In the present day the polonaise is a universally accepted musical form, common property with the composers of all nations. But Chopin, Polish by birth, education, and sympathies, found it strictly within his scope, and has easily surpassed all other writers in number, quality, and characteristic force as a polonaise writer.
Of his many works in this vein, the Op. 53, in A flat, is in my opinion decidedly the best, both as regards virile power and direct, forceful expression of the original polonaise idea. It begins with a wild, impetuous introduction, brief but stirring, a sort of fanfare of drums and trumpets, intended to call the people to order and to establish at the outset the tonality of the mood, so to speak. Then follows the swinging, pompous measure of the polonaise proper, readily suggesting by its splendid martial harmonies the proud military bearing, the gorgeous armor, and the stately tread of those steel-clad feudal heroes, as they defiled before the throne.
In place of the trio, usually of a more quiet nature in works of this kind, Chopin has introduced a very singular passage, the most strikingly original portion of the whole composition—a long-sustained, stupendous octave climax of the left hand, consisting of a little rhythmic figure of four notes, constantly reiterated with growing power, against a sort of trumpet obligato in brilliant measured chords for the right. The movement vividly suggests the tramp of cavalry. The composer had in mind the Polish light-horse of medieval fame, a very aristocratic body of picked horsemen, composed of the flower of Polish chivalry and disciplined in constant warfare with the Turks. A number of the brilliant officers of this division were necessarily present at the coronation ceremony when the polonaise form originated, and these with their exploits Chopin endeavors to introduce by means of this singular passage.
There is a curious anecdote afloat concerning the effect of this movement on the composer himself. On one occasion, when playing the nearly completed work, his nervous organism enfeebled by illness and his imagination intensely excited by the fever-glow of composition, he was seized by a peculiar hallucination. He fancied that a band of the knights he had been attempting to portray, came riding in from the gloom of the outer night, in through the opening walls of his apartment, arrayed in their antique war panoply, horse and rider just as they might have arisen from their century-old graves in Poland. He was so overcome by this self-invoked apparition that he actually fled from the room, and it was some days before he could be induced to re-enter it or resume work on the mighty polonaise.

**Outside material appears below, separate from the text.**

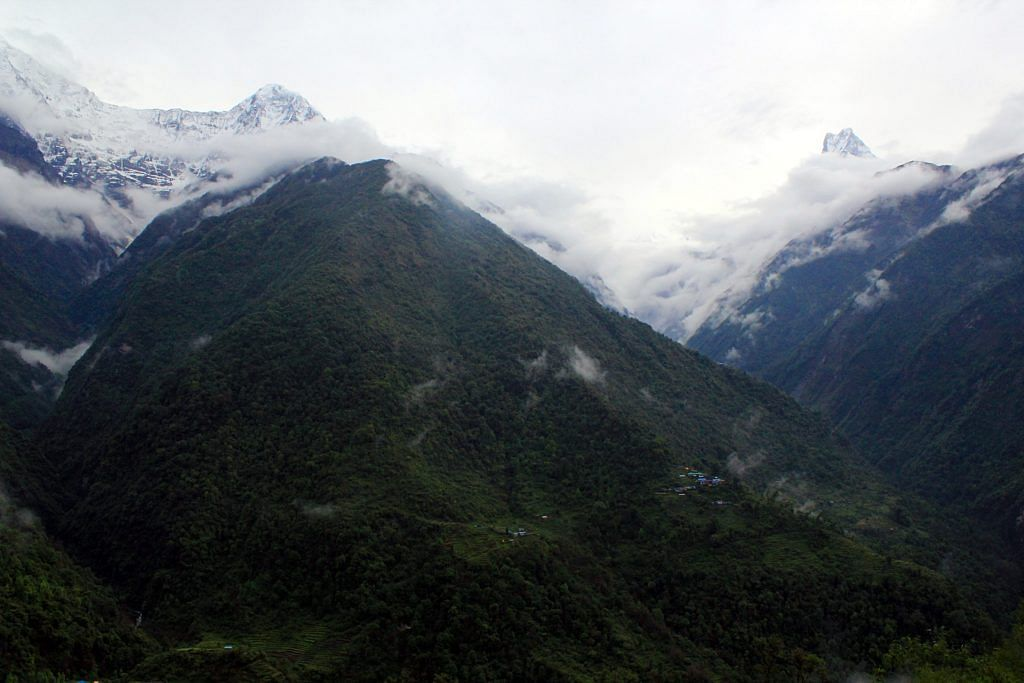Morning view from Chhomrong of Annapurna and Machcha Puchhre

Immediately following the great octave climax referred to is a subdued, vague, fearsome little passage in light running figures, totally foreign in movement, mood, and even key to the remainder of the work, for which we would be at a loss to account if unacquainted with the circumstances narrated, but which, with the light just thrown upon it, is readily understood. The author seems to have lost for the time the thread of the composition, to have drifted far from its martial mood and swinging rhythm, but after a period of groping indecision, through which we hear the trepidation and reluctant fascination with which he again approaches this monster of his own creation, with a sudden boldness of attack he regains the clew, resumes with energy the march movement, and the work sweeps to its close with even more than its original power and splendor.
Chopin: Impromptu in A Flat, Op. 29
Light, graceful, dainty, capricious, full of playful tenderness and delicate fancy is this little work, written for and presented as a wedding gift to one of his favorite pupils, La Comtesse de Lobau, to whom it is dedicated. The first movement embodies the joyous, hopeful, congratulatory spirit of the occasion, expressed with all that refined elegance and polished perfection of style of which Chopin was so preëminently the master, both in music and language. It is the most unqualifiedly optimistic strain from his pen with which I am acquainted.

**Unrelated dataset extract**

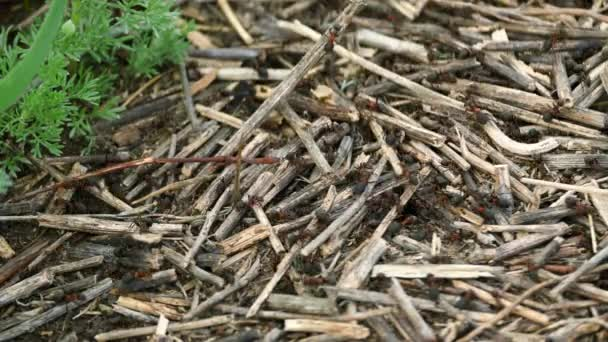 The ants dragged dry twigs and build a anthill. Busy of people concept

The trio, in F minor, brings a touch of half-veiled sadness and irrepressible regret, as if called forth by the thought that their art work together is now to end. She has been for years one of his most talented, diligent, and interesting students. She is, like himself, a Polish exile in a foreign land, and their community of sympathies and sorrows, combined with her charming personality and congenial temperament, have tended to merge the relations of teacher and pupil into the closer bonds of a life-long friendship. He is naturally reluctant to lose her, but this mood of depression is soon subordinated to the thought that she has found the philosopher’s stone, the fabled blue flower of the German poets, the subtile, yet supreme panacea for all human ills—love. This idea is expressed in the last half of the trio as only Chopin could express it; and the work ends with a repetition of the first strain, brightly, happily, with a certain restful completeness of fulfilled desire in the reiterated closing chords.